Manchego may have led her to sheep, but it was the American Livestock Breeds Conservancy that led her to heritage breeds when she was getting started a dozen years ago. Common breeds of sheep for commercial production are Rambouillet, Suffolk crosses or Merinos. Producers favor these breeds due to their high yield of meat per carcass weight; over time, as other breeds have fallen into disfavor, this breed is now de facto, so that any breed with a different sized carcass becomes less efficient during processing. Hence, without anyone raising them, breeds like Navajo Churro, Corriedale and Dorset, are in danger of being lost. (I could write an entire post – multiple posts – about heritage breeds. Perhaps I will!)
On the tour, someone asked if Olga shears the sheep and whether she practices spinning. For shearing, they have a competitive shearer (yes, that’s a thing—it’s fantastic), a professor from West Virginia, who comes down once a year for a open-farm sheep shearing demonstration. For the latter, they do send their wool and hides to Bucks County Furs in Quakertown, Pennsylvania for processing.
The sheep aren’t the only heritage represented on the farm. John grew up on a farm in the mountains of North Carolina. He joined Olga in her adventure not too long after she bought the farm in 2005. The farm itself dates to the 1780s, and the buildings are among the oldest in Alamance County.
“First designs will change” she’s heard said. She’s stuck with sheep for multiple reasons, not least because their relatively small size lends itself to ease of handling, which offsets the extra care they require.
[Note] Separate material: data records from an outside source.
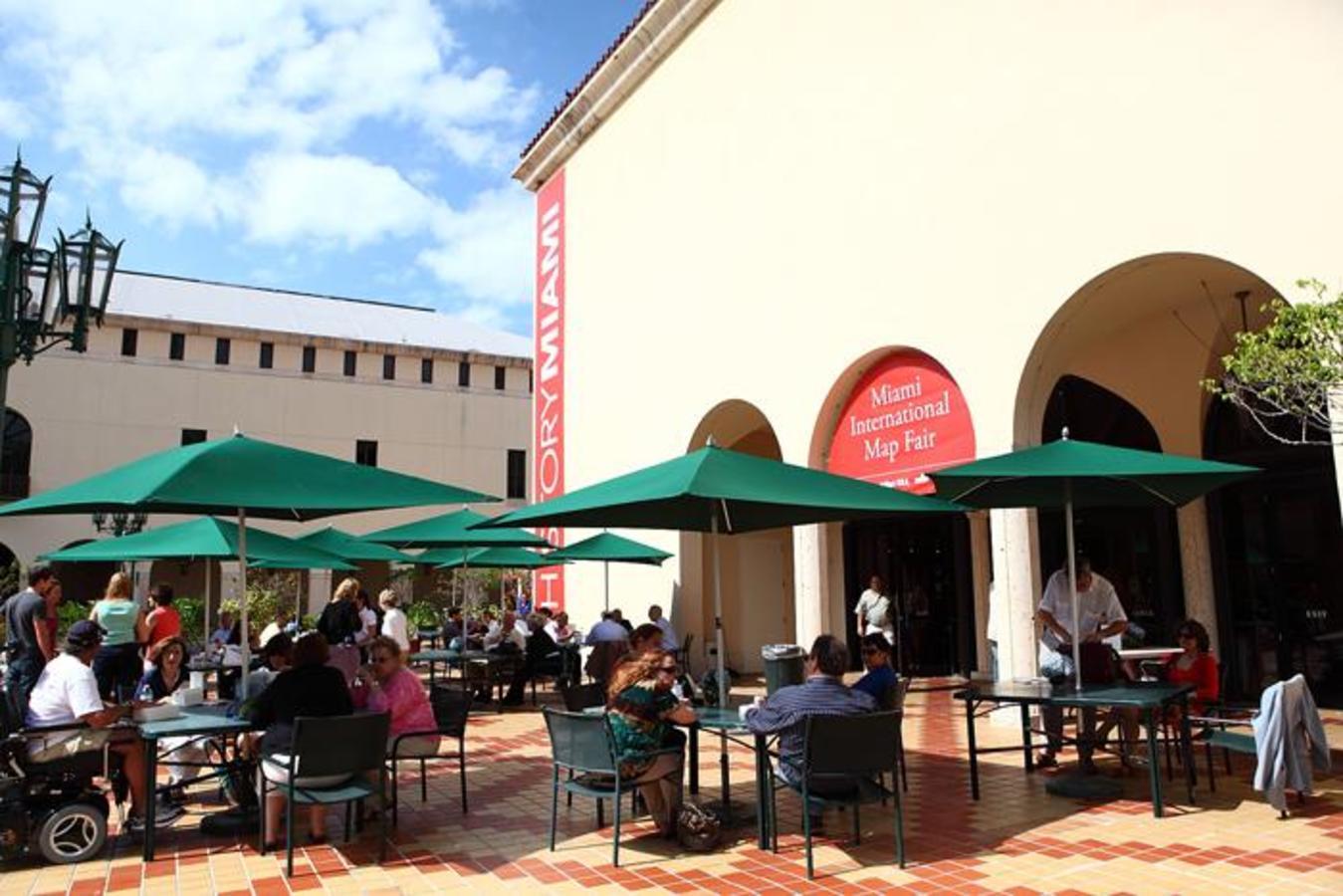 Cultural Plaza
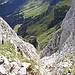 Blick aus der Rinne zur Lechaschauer Alm (viel Betrieb)
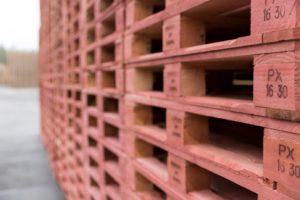 De Faber Halbertsma Group biedt in Europa drie geïntegreerde, full-service poolingdiensten (IPP, PAKi en PRS), en verzorgt de productie van houten pallets en kisten.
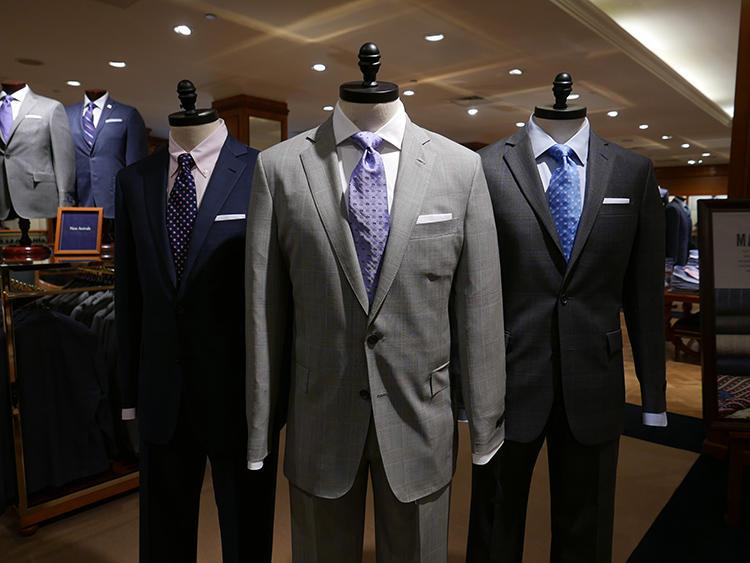 無地スーツ×小紋タイは、きちんとしたビジネスマンらしい真面目な印象。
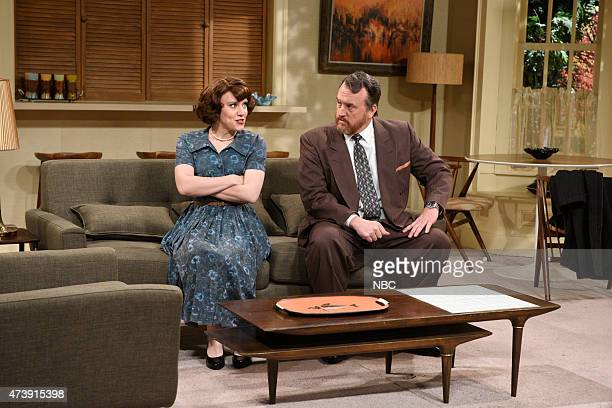 """Louis C.K."""" Episode 1683 -- Pictured: Kate McKinnon as Fran and Louis C.K. As Tom during the """"Forgotten TV Gems"""" skit on May 16, 2015 --"""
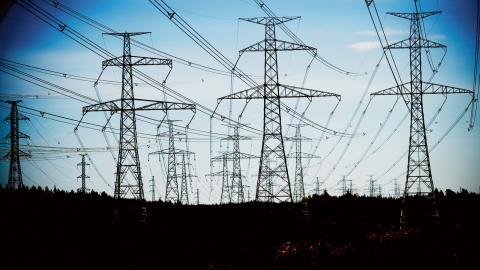 De senats åren har elnätsavgifterna höjts kraftigt. Kritiken växer mot att de tre stora elnätsbolagen tar betalt för investeringar de inte gjort. Foto: Robert Henriksson / SVD / TT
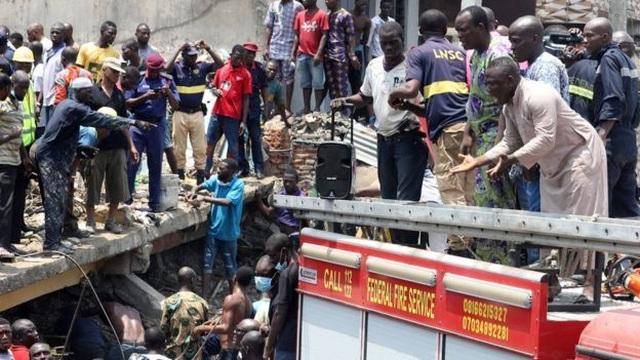 Trường học đổ sập tại Nigeria, 100 học sinh nghi bị chôn vùi - 8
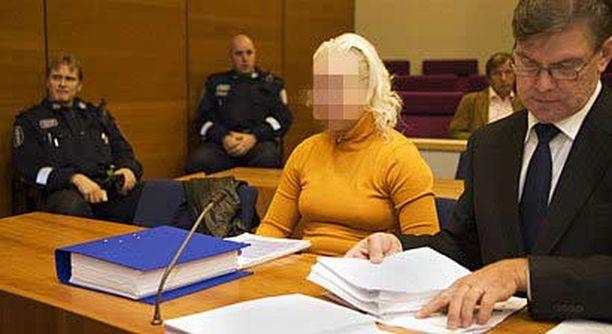 Murhasta ja murhan yrityksestä käräjäoikeudessa välituomion saanut hoitaja kirjoittanee tulevaisuudessa kirjan kokemuksistaan.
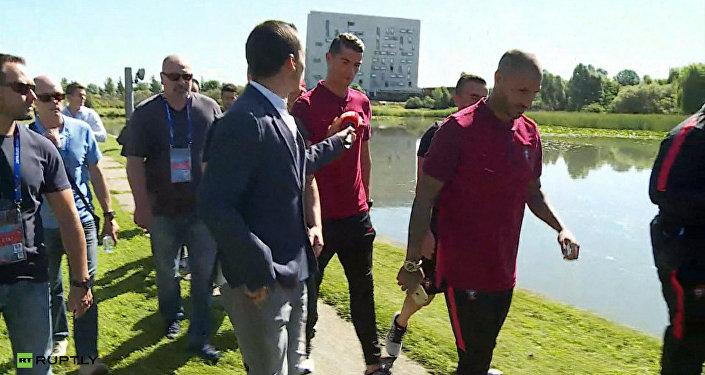 Криштиану Роналду выхватил у журналиста микрофон и выбросил его в озеро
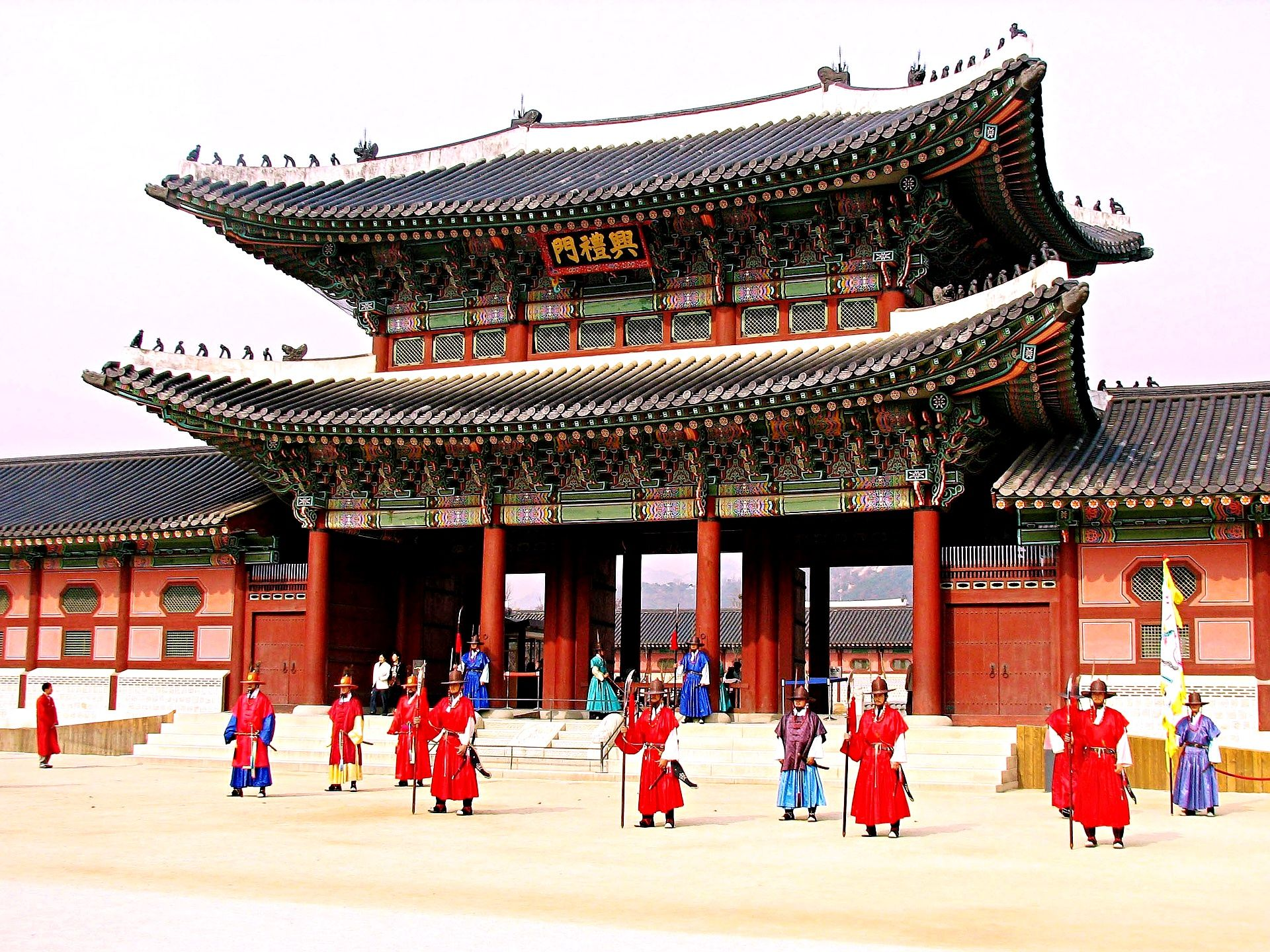 Palaces in South Korea Gyeongbokgung Palace also referred to as ...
They learn new things all the time, like a bit of stale beer for upset sheep tummies.
The leap from the world of insurance to the risk-filled world of farming serendipitously landed her in the right place and time to meet her husband, John.
Olga noted that she had taken spinning and other fiber classes when she first started, and then mentioned in passing that she did so “as a respect for the traditions”. She humbly seemed to take for granted that anyone in her position would have done the same, but I found her appreciation for the traditions and heritage as an outward sign of her farming and life philosophy. I’m grateful she left the insurance business for farming—we need more folks like her.
Keep an eye on their events page for the next sheep shearing day or the Piedmont Farm Tour. They open the farm to guests who get to watch the professor in action, ask questions, and explore farm life. And if Olga has made any food – definitely plan to have some. She is a self-professed foodie and it shows: the pate and sandwiches she made for the farm tour were delicious.
And if you can’t visit in person…
What they sell and where to find their products:
Dryer balls, decorative wool ornaments, dog toys:
Local and National Retailers
Meat and wool products:
Durham Farmers’ Market
- Main Season Market: Saturdays from 8 am-12 pm (April 6 through November 23, 2019)
- Mid-Week Market: Wednesday from 3-6 pm (April 17 through October 9, 2019)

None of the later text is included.